“She’d freeze.”
“What would change for her if you froze alongside her, Elle? That she wouldn’t be alone? Don’t you get it? For her, you’re never really there. She doesn’t see you. Not like she sees Jarett.”
You see me…
“I know you hate her.”
“I can’t hate her.”
My eyes fly to his in shock.
“She doesn’t deserve you. But I’m so happy she was selfish and had you anyway. But now she needs to let you go. She can’t take care of you.”
“I don’t need anyone to take care of me.”
“We all do. I have unlimited resources and I still can’t stand entirely alone. I was cracking. Badly. Until I got my little doll. But I don’t want to just look to you for comfort and support. I want to be your little doll too.”
There’s too much emotion swirling in his eyes. I’m used to his hatred, his narcissism, his pain, his cockiness, his mirth, but his vulnerability, the pleading as he looks into my eyes feels like too much. I turn away, drawing in a breath in an attempt to calm my racing heart.
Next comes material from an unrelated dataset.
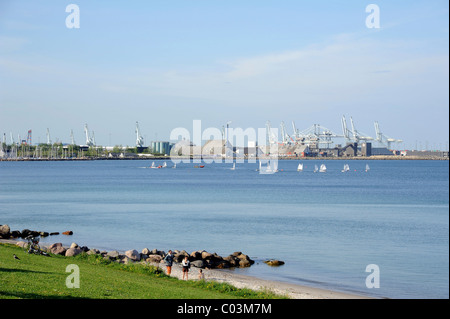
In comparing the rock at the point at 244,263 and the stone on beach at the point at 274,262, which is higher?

“And that’s the difference. You can’t be a doll for someone who doesn’t return the favour. They just use you, then set you aside on the shelf for later.”
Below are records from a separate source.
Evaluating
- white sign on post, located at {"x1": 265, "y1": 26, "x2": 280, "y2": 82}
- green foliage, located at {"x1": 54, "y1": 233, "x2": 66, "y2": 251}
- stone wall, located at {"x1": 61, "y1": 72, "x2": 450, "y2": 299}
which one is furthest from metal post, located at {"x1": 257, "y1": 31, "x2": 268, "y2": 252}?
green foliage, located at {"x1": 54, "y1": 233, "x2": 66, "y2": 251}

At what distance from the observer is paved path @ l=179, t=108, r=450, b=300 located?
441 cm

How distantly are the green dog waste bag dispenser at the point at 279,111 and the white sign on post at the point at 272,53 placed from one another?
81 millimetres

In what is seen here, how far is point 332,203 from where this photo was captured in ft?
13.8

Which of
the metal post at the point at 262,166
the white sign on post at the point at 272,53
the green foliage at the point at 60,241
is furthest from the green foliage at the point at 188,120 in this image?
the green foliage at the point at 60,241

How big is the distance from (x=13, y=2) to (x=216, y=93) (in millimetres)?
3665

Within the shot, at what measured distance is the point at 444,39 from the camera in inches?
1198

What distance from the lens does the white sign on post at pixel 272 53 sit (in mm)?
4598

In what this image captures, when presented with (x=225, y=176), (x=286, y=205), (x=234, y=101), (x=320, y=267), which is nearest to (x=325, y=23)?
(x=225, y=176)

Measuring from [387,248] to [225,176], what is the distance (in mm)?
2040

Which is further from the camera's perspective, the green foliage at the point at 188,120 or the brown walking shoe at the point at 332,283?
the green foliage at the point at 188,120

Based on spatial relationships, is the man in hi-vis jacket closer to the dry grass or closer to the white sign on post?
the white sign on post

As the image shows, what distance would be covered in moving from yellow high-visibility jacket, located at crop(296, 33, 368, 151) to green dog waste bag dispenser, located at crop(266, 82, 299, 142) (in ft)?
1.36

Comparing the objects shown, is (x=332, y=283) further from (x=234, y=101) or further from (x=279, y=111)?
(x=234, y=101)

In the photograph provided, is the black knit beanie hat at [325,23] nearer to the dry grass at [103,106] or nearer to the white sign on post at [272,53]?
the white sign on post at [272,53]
“What’s wrong with me?” I ask, my voice cracking, but then I freeze as realisation dawns on me. “I’m just like her…desperate for her love and acceptance, just like she’s desperate for Jarett’s. But she won’t ever get it. I won’t get it. She’s shown me time and again that I don’t matter, but still, just like she chases Jarett, I keep chasing her. I keep trying…Why?”
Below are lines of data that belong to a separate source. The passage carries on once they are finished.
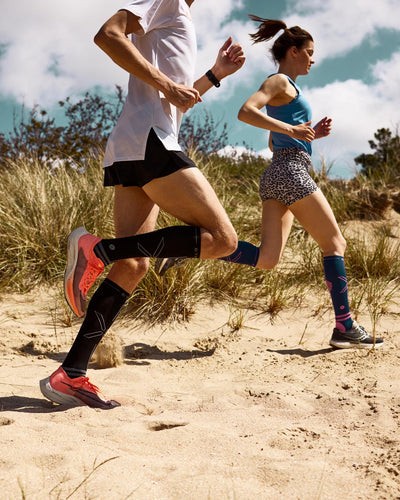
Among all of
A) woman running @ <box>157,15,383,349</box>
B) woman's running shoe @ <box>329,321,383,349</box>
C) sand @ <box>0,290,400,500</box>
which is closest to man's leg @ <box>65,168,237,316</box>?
sand @ <box>0,290,400,500</box>

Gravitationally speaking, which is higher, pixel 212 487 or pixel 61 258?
pixel 61 258

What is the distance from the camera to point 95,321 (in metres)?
2.27

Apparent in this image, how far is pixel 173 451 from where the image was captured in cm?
181

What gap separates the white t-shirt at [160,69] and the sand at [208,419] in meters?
1.15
“Because you’re a rag doll, Elle. You can’t help it. You want to love and get love. Sometimes you’re forgotten, discarded, or fallen under the bed, but you’re always there waiting to be picked up just as good as new. You bend but you don’t break. And she takes advantage of that.”
“That sounds fucking horrible,” I say, a snap in my tone. “Is it supposed to make me feel better?”
“No. But it’s the truth.”
“Then I don’t want to be a damn rag doll. I want to break into tiny little pieces that slice whoever tries to pick me up and piece me back together. I want to shatter.”
He cups my chin, forcing me to look at him. “Trust me, you don’t. But you can stop bending to other people’s will.”
“Says the puppet master.”
“I’ve cut the cords, haven’t I? Don’t let anyone else pick them up. Not even your mother.”
I watch his handsome face, tracing every feature. It’s the same face that once sneered down at me in the auditorium.
“I can’t believe you of all people are giving me a pep talk,” I whisper.
“At the start of the term, I wouldn’t have spit on you if you were on fire.”
“And now?”
“I’d burn trying. I told you, I want to be your net. Let me be the one the firefighters hold up to catch you. If you don’t need to jump, good. But if you have to, I’ll be right there waiting for you to fall into my arms. For you, they’ll always be open.”
“Why?” I rasp. “Why are you…”
“So desperate to take care of you? You took care of me too, Elle, and you were just as desperate to do so. Starting from that night, you stayed with me in the greenhouse. You went into the spring just for me despite how terrified of the water you were. There are a lot of whys and a lot of reasons, but the biggest one is that I love you.”
My heart squeezes and suddenly I believe those three little words just a little more.
“Five minutes!” a student, one of the dozens of stage managers, screams, whacking the door before peering her head in and moving on to the next room.
Five minutes isn’t enough time to tell him about Sylo’s father, right?
Isn’t it? Or are you just being influenced by your stepmother already?